## Begin SUPPLIED MATERIAL
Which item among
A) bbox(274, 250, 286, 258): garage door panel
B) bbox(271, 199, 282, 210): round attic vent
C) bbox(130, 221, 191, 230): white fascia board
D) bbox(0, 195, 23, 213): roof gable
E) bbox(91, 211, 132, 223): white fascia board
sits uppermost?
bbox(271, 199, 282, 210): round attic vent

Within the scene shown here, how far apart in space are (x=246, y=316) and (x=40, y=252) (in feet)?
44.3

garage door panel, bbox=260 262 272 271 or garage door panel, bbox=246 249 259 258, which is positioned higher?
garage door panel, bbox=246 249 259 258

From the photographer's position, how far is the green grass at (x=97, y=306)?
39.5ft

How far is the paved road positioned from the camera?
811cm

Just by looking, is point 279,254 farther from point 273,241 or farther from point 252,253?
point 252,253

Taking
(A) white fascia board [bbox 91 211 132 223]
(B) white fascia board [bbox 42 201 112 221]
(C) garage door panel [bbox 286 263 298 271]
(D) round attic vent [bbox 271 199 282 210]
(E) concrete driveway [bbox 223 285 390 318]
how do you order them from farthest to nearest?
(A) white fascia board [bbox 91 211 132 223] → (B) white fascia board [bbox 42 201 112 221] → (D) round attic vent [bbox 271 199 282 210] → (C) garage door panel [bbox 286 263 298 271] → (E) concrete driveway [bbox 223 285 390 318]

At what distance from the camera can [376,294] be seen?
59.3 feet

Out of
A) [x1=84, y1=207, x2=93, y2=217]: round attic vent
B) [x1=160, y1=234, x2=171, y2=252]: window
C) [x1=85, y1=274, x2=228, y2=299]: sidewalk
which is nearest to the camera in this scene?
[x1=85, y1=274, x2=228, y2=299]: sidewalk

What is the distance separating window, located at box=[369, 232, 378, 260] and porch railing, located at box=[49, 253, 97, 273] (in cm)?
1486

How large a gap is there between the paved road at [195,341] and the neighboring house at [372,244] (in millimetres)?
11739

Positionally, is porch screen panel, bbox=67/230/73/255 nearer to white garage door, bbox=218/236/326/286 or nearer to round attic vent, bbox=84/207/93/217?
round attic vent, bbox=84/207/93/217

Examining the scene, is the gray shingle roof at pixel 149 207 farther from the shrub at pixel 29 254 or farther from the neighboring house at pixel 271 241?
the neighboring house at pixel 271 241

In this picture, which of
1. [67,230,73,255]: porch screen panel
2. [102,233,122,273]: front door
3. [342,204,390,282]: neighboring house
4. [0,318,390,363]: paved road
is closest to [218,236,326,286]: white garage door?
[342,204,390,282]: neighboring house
## End SUPPLIED MATERIAL
## Begin SUPPLIED MATERIAL
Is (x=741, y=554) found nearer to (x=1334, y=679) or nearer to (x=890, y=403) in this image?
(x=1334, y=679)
## End SUPPLIED MATERIAL
## Begin SUPPLIED MATERIAL
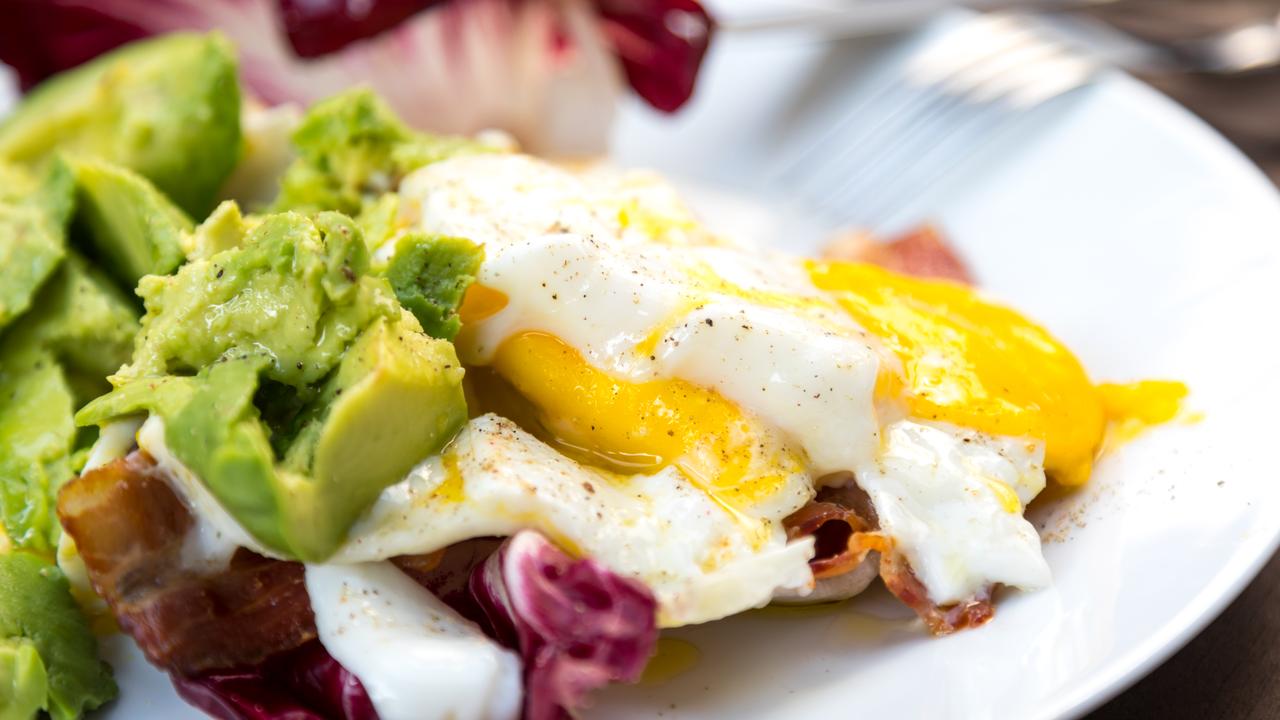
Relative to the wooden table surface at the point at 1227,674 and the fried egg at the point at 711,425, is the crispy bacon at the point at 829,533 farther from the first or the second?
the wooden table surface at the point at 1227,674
## End SUPPLIED MATERIAL
● YOUR GOAL
Copy the rows starting at the line containing "Which item among" and ending at the line containing "sits uppermost?", replacing "white fascia board" with "white trim board" and keeping everything else the same.

● FULL RESPONSE
Which item among
A) bbox(274, 250, 286, 258): garage door panel
B) bbox(271, 199, 282, 210): round attic vent
C) bbox(130, 221, 191, 230): white trim board
D) bbox(0, 195, 23, 213): roof gable
E) bbox(91, 211, 132, 223): white trim board
sits uppermost?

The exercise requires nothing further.